Die diese Woche in Kraft getretene Senkung der Energiesteuer um 17 Cent pro Liter betonte Klingbeil als verbindlich für die Mineralölkonzerne, die die volle Entlastung an die Autofahrer weitergeben müssten. Die Behörden würden genau hinsehen, um sicherzustellen, dass die Ersparnis auch bei den Verbrauchern ankomme. Zur Absicherung des Rabatts seien zudem verschärfte Kartellregeln eingeführt worden, um mögliche Umgehungsversuche zu unterbinden.

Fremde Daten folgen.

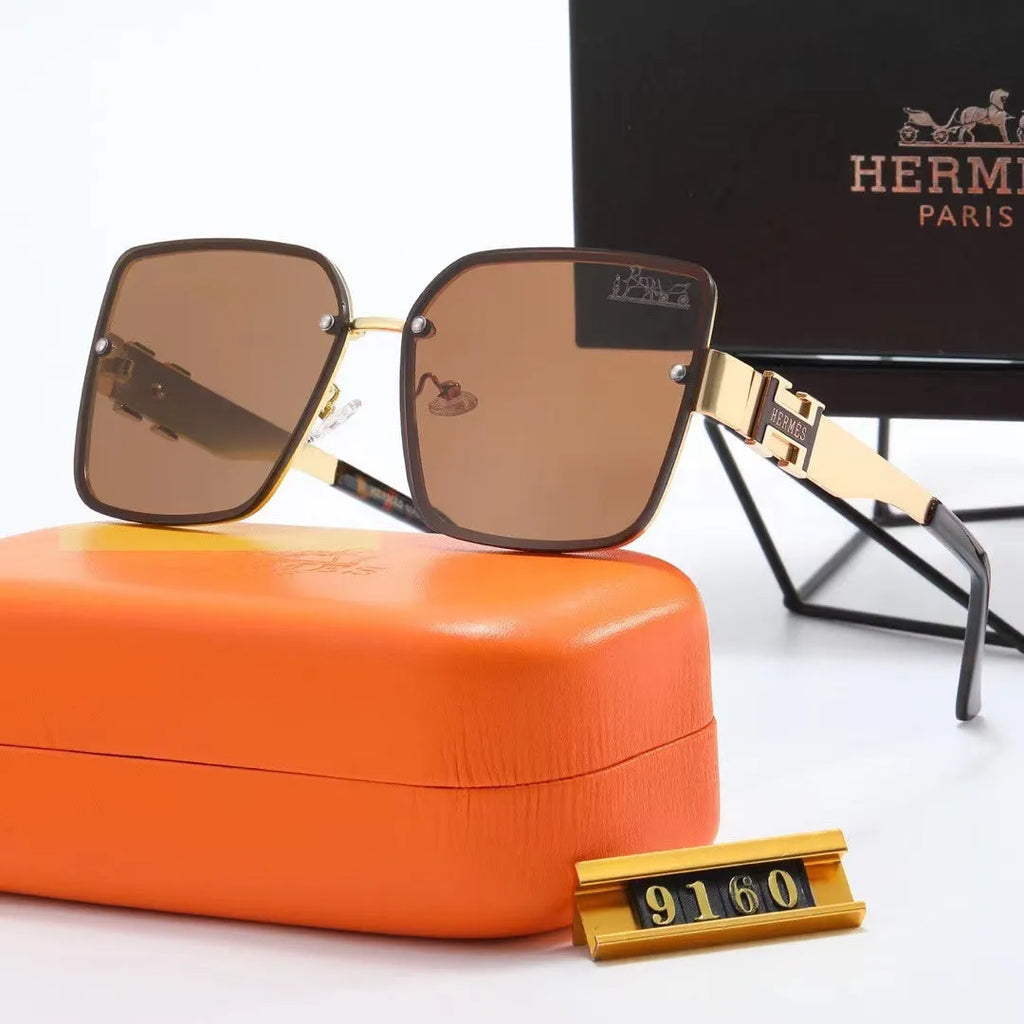 H Letter Polarized Sunglasses F41045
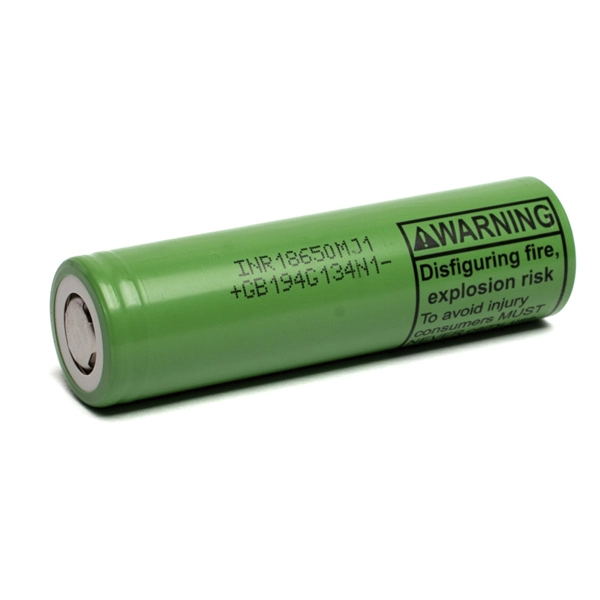 PILA LITIO INR 18650 MJ1 - LG 3500 MAH 10A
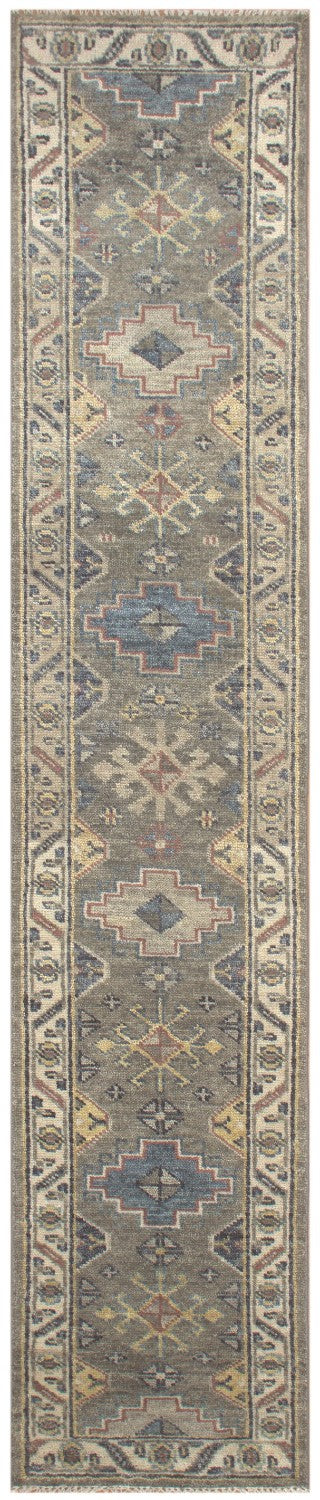 Kurd Runner Handwoven Tribal Rug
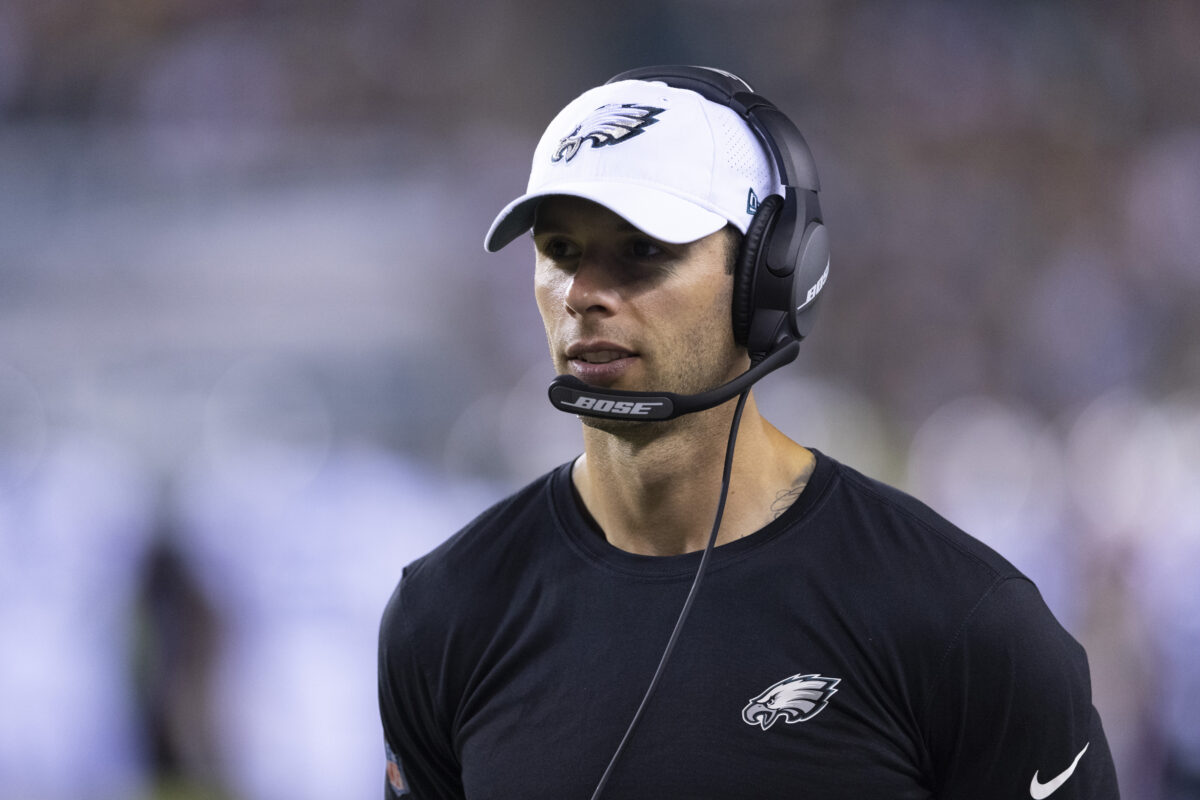 Eagles DC Jonathan Gannon set to interview for Broncos vacant job on Wednesday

Klingbeil unterstützte zudem Forderungen nach einer Übergewinnsteuer für Unternehmen, die in Wirtschaftskrisen übermäßige Profite erzielen. Über die heimischen Spritpreise hinaus äußerte er sich vorsichtig optimistisch zu internationalen Verhandlungen. Eine diplomatische Lösung mit dem Iran, so Klingbeil, könnte die Wiedereröffnung der Straße von Hormus ermöglichen und so den globalen Öldruck mindern.
Der staatliche Kraftstoffrabatt beginnt bereits, die Kosten für Autofahrer zu senken. Sollten die Preise nach Ende der Förderung nicht bezahlbar bleiben, haben Regierungskreise weitere Maßnahmen angedeutet. Parallel soll eine strengere Kontrolle gewährleisten, dass der volle Nachlass an jeder Zapfsäule umgesetzt wird.